__What to produce__. Return the records that follow, matching each one exactly.

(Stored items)
== Segment start ==

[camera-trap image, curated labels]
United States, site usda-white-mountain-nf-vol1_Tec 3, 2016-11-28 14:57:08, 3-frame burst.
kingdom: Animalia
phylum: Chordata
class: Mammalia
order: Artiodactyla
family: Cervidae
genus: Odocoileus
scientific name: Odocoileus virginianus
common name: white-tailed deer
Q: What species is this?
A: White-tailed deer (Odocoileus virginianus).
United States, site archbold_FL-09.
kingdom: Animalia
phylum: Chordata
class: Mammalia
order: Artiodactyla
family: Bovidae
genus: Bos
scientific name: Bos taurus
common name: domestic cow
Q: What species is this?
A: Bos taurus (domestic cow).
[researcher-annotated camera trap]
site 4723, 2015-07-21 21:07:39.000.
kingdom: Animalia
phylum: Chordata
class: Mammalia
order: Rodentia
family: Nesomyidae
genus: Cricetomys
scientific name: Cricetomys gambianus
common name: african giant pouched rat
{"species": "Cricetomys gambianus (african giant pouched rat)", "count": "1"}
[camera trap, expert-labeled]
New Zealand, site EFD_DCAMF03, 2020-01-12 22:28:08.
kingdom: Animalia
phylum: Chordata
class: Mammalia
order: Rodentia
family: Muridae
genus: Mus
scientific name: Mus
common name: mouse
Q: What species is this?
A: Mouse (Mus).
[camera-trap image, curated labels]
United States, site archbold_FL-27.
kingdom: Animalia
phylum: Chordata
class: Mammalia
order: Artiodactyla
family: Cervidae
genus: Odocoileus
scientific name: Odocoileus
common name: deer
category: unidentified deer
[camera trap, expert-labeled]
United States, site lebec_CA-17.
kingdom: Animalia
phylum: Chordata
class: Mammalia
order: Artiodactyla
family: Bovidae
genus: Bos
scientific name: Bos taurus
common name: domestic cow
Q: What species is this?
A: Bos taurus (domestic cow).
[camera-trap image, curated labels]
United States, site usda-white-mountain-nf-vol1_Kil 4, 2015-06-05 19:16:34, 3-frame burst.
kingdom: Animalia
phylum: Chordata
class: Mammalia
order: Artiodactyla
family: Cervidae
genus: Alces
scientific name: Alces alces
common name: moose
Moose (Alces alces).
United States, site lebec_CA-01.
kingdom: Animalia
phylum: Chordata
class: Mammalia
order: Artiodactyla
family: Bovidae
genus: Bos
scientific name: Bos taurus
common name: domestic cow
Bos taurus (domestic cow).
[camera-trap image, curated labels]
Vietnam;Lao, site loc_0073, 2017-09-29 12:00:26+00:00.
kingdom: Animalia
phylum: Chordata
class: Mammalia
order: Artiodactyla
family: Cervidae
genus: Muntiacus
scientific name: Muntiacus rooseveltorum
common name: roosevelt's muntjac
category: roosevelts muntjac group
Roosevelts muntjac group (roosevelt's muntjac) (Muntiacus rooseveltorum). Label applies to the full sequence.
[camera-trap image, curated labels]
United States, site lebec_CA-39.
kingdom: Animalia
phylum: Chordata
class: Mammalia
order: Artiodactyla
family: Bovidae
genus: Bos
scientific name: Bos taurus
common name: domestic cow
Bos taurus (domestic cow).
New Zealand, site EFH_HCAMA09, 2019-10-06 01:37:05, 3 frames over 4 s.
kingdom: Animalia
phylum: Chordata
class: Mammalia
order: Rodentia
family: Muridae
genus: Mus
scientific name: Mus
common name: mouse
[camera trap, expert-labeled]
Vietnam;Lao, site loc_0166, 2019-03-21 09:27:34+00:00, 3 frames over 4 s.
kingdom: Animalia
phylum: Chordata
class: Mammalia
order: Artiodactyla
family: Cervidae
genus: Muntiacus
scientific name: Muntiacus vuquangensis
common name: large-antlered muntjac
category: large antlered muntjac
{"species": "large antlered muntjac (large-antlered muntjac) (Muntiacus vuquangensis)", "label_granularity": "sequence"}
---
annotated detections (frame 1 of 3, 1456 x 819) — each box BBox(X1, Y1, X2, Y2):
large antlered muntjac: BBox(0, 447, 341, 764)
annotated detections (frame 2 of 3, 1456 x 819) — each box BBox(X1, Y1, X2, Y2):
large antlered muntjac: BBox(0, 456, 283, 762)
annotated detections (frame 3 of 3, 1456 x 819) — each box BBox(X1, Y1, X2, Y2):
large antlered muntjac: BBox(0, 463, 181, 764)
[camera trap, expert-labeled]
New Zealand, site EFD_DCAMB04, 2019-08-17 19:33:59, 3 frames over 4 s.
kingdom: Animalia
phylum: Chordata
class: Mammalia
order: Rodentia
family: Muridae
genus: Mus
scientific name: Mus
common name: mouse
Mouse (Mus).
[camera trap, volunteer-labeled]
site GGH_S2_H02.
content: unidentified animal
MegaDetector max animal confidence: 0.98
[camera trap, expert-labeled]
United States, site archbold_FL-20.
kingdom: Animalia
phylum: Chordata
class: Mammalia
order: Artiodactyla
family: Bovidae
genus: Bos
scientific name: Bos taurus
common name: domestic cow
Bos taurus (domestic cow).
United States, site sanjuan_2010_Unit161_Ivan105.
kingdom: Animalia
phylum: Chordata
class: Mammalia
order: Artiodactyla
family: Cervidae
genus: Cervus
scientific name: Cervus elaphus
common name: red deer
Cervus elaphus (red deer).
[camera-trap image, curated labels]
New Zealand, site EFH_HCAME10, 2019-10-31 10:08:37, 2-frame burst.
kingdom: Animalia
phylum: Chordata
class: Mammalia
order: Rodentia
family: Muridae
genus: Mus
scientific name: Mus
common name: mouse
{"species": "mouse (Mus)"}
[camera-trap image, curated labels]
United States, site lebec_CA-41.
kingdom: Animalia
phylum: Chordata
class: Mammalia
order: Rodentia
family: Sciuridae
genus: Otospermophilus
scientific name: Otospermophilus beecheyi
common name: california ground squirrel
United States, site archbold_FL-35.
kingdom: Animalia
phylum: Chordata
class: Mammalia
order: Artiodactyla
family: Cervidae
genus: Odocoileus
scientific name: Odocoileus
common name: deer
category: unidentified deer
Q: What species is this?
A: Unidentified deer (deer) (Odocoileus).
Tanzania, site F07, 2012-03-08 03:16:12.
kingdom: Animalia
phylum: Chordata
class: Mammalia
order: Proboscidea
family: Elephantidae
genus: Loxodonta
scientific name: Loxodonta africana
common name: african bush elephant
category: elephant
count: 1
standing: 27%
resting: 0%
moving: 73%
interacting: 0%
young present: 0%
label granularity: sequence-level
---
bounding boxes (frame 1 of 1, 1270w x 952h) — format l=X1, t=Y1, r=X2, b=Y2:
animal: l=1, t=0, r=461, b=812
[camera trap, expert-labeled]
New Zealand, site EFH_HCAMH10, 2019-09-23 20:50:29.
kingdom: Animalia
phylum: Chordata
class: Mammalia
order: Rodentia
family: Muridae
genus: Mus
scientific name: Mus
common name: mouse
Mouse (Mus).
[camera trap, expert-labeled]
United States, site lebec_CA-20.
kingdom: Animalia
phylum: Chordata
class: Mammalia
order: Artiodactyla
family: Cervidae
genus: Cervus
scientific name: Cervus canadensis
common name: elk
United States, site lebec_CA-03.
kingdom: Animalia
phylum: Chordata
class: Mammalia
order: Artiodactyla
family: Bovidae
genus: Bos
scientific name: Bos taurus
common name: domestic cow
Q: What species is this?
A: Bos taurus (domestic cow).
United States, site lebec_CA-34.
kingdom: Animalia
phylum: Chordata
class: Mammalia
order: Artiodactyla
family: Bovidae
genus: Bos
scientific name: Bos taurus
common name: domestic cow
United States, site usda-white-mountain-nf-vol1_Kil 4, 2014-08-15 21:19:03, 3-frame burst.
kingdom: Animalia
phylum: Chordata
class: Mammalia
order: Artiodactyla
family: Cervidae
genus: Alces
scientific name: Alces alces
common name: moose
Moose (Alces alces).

== Segment end ==

__Exercise solution__.
[camera-trap image, curated labels]
United States, site usda-white-mountain-nf-vol1_Tec 3, 2016-11-28 14:57:08, 3-frame burst.
kingdom: Animalia
phylum: Chordata
class: Mammalia
order: Artiodactyla
family: Cervidae
genus: Odocoileus
scientific name: Odocoileus virginianus
common name: white-tailed deer
Q: What species is this?
A: White-tailed deer (Odocoileus virginianus).
United States, site archbold_FL-09.
kingdom: Animalia
phylum: Chordata
class: Mammalia
order: Artiodactyla
family: Bovidae
genus: Bos
scientific name: Bos taurus
common name: domestic cow
Q: What species is this?
A: Bos taurus (domestic cow).
[researcher-annotated camera trap]
site 4723, 2015-07-21 21:07:39.000.
kingdom: Animalia
phylum: Chordata
class: Mammalia
order: Rodentia
family: Nesomyidae
genus: Cricetomys
scientific name: Cricetomys gambianus
common name: african giant pouched rat
{"species": "Cricetomys gambianus (african giant pouched rat)", "count": "1"}
[camera trap, expert-labeled]
New Zealand, site EFD_DCAMF03, 2020-01-12 22:28:08.
kingdom: Animalia
phylum: Chordata
class: Mammalia
order: Rodentia
family: Muridae
genus: Mus
scientific name: Mus
common name: mouse
Q: What species is this?
A: Mouse (Mus).
[camera-trap image, curated labels]
United States, site archbold_FL-27.
kingdom: Animalia
phylum: Chordata
class: Mammalia
order: Artiodactyla
family: Cervidae
genus: Odocoileus
scientific name: Odocoileus
common name: deer
category: unidentified deer
[camera trap, expert-labeled]
United States, site lebec_CA-17.
kingdom: Animalia
phylum: Chordata
class: Mammalia
order: Artiodactyla
family: Bovidae
genus: Bos
scientific name: Bos taurus
common name: domestic cow
Q: What species is this?
A: Bos taurus (domestic cow).
[camera-trap image, curated labels]
United States, site usda-white-mountain-nf-vol1_Kil 4, 2015-06-05 19:16:34, 3-frame burst.
kingdom: Animalia
phylum: Chordata
class: Mammalia
order: Artiodactyla
family: Cervidae
genus: Alces
scientific name: Alces alces
common name: moose
Moose (Alces alces).
United States, site lebec_CA-01.
kingdom: Animalia
phylum: Chordata
class: Mammalia
order: Artiodactyla
family: Bovidae
genus: Bos
scientific name: Bos taurus
common name: domestic cow
Bos taurus (domestic cow).
[camera-trap image, curated labels]
Vietnam;Lao, site loc_0073, 2017-09-29 12:00:26+00:00.
kingdom: Animalia
phylum: Chordata
class: Mammalia
order: Artiodactyla
family: Cervidae
genus: Muntiacus
scientific name: Muntiacus rooseveltorum
common name: roosevelt's muntjac
category: roosevelts muntjac group
Roosevelts muntjac group (roosevelt's muntjac) (Muntiacus rooseveltorum). Label applies to the full sequence.
[camera-trap image, curated labels]
United States, site lebec_CA-39.
kingdom: Animalia
phylum: Chordata
class: Mammalia
order: Artiodactyla
family: Bovidae
genus: Bos
scientific name: Bos taurus
common name: domestic cow
Bos taurus (domestic cow).
New Zealand, site EFH_HCAMA09, 2019-10-06 01:37:05, 3 frames over 4 s.
kingdom: Animalia
phylum: Chordata
class: Mammalia
order: Rodentia
family: Muridae
genus: Mus
scientific name: Mus
common name: mouse
[camera trap, expert-labeled]
Vietnam;Lao, site loc_0166, 2019-03-21 09:27:34+00:00, 3 frames over 4 s.
kingdom: Animalia
phylum: Chordata
class: Mammalia
order: Artiodactyla
family: Cervidae
genus: Muntiacus
scientific name: Muntiacus vuquangensis
common name: large-antlered muntjac
category: large antlered muntjac
{"species": "large antlered muntjac (large-antlered muntjac) (Muntiacus vuquangensis)", "label_granularity": "sequence"}
---
annotated detections (frame 1 of 3, 1456 x 819) — each box BBox(X1, Y1, X2, Y2):
large antlered muntjac: BBox(0, 447, 341, 764)
annotated detections (frame 2 of 3, 1456 x 819) — each box BBox(X1, Y1, X2, Y2):
large antlered muntjac: BBox(0, 456, 283, 762)
annotated detections (frame 3 of 3, 1456 x 819) — each box BBox(X1, Y1, X2, Y2):
large antlered muntjac: BBox(0, 463, 181, 764)
[camera trap, expert-labeled]
New Zealand, site EFD_DCAMB04, 2019-08-17 19:33:59, 3 frames over 4 s.
kingdom: Animalia
phylum: Chordata
class: Mammalia
order: Rodentia
family: Muridae
genus: Mus
scientific name: Mus
common name: mouse
Mouse (Mus).
[camera trap, volunteer-labeled]
site GGH_S2_H02.
content: unidentified animal
MegaDetector max animal confidence: 0.98
[camera trap, expert-labeled]
United States, site archbold_FL-20.
kingdom: Animalia
phylum: Chordata
class: Mammalia
order: Artiodactyla
family: Bovidae
genus: Bos
scientific name: Bos taurus
common name: domestic cow
Bos taurus (domestic cow).
United States, site sanjuan_2010_Unit161_Ivan105.
kingdom: Animalia
phylum: Chordata
class: Mammalia
order: Artiodactyla
family: Cervidae
genus: Cervus
scientific name: Cervus elaphus
common name: red deer
Cervus elaphus (red deer).
[camera-trap image, curated labels]
New Zealand, site EFH_HCAME10, 2019-10-31 10:08:37, 2-frame burst.
kingdom: Animalia
phylum: Chordata
class: Mammalia
order: Rodentia
family: Muridae
genus: Mus
scientific name: Mus
common name: mouse
{"species": "mouse (Mus)"}
[camera-trap image, curated labels]
United States, site lebec_CA-41.
kingdom: Animalia
phylum: Chordata
class: Mammalia
order: Rodentia
family: Sciuridae
genus: Otospermophilus
scientific name: Otospermophilus beecheyi
common name: california ground squirrel
United States, site archbold_FL-35.
kingdom: Animalia
phylum: Chordata
class: Mammalia
order: Artiodactyla
family: Cervidae
genus: Odocoileus
scientific name: Odocoileus
common name: deer
category: unidentified deer
Q: What species is this?
A: Unidentified deer (deer) (Odocoileus).
Tanzania, site F07, 2012-03-08 03:16:12.
kingdom: Animalia
phylum: Chordata
class: Mammalia
order: Proboscidea
family: Elephantidae
genus: Loxodonta
scientific name: Loxodonta africana
common name: african bush elephant
category: elephant
count: 1
standing: 27%
resting: 0%
moving: 73%
interacting: 0%
young present: 0%
label granularity: sequence-level
---
bounding boxes (frame 1 of 1, 1270w x 952h) — format l=X1, t=Y1, r=X2, b=Y2:
animal: l=1, t=0, r=461, b=812
[camera trap, expert-labeled]
New Zealand, site EFH_HCAMH10, 2019-09-23 20:50:29.
kingdom: Animalia
phylum: Chordata
class: Mammalia
order: Rodentia
family: Muridae
genus: Mus
scientific name: Mus
common name: mouse
Mouse (Mus).
[camera trap, expert-labeled]
United States, site lebec_CA-20.
kingdom: Animalia
phylum: Chordata
class: Mammalia
order: Artiodactyla
family: Cervidae
genus: Cervus
scientific name: Cervus canadensis
common name: elk
United States, site lebec_CA-03.
kingdom: Animalia
phylum: Chordata
class: Mammalia
order: Artiodactyla
family: Bovidae
genus: Bos
scientific name: Bos taurus
common name: domestic cow
Q: What species is this?
A: Bos taurus (domestic cow).
United States, site lebec_CA-34.
kingdom: Animalia
phylum: Chordata
class: Mammalia
order: Artiodactyla
family: Bovidae
genus: Bos
scientific name: Bos taurus
common name: domestic cow
United States, site usda-white-mountain-nf-vol1_Kil 4, 2014-08-15 21:19:03, 3-frame burst.
kingdom: Animalia
phylum: Chordata
class: Mammalia
order: Artiodactyla
family: Cervidae
genus: Alces
scientific name: Alces alces
common name: moose
Moose (Alces alces).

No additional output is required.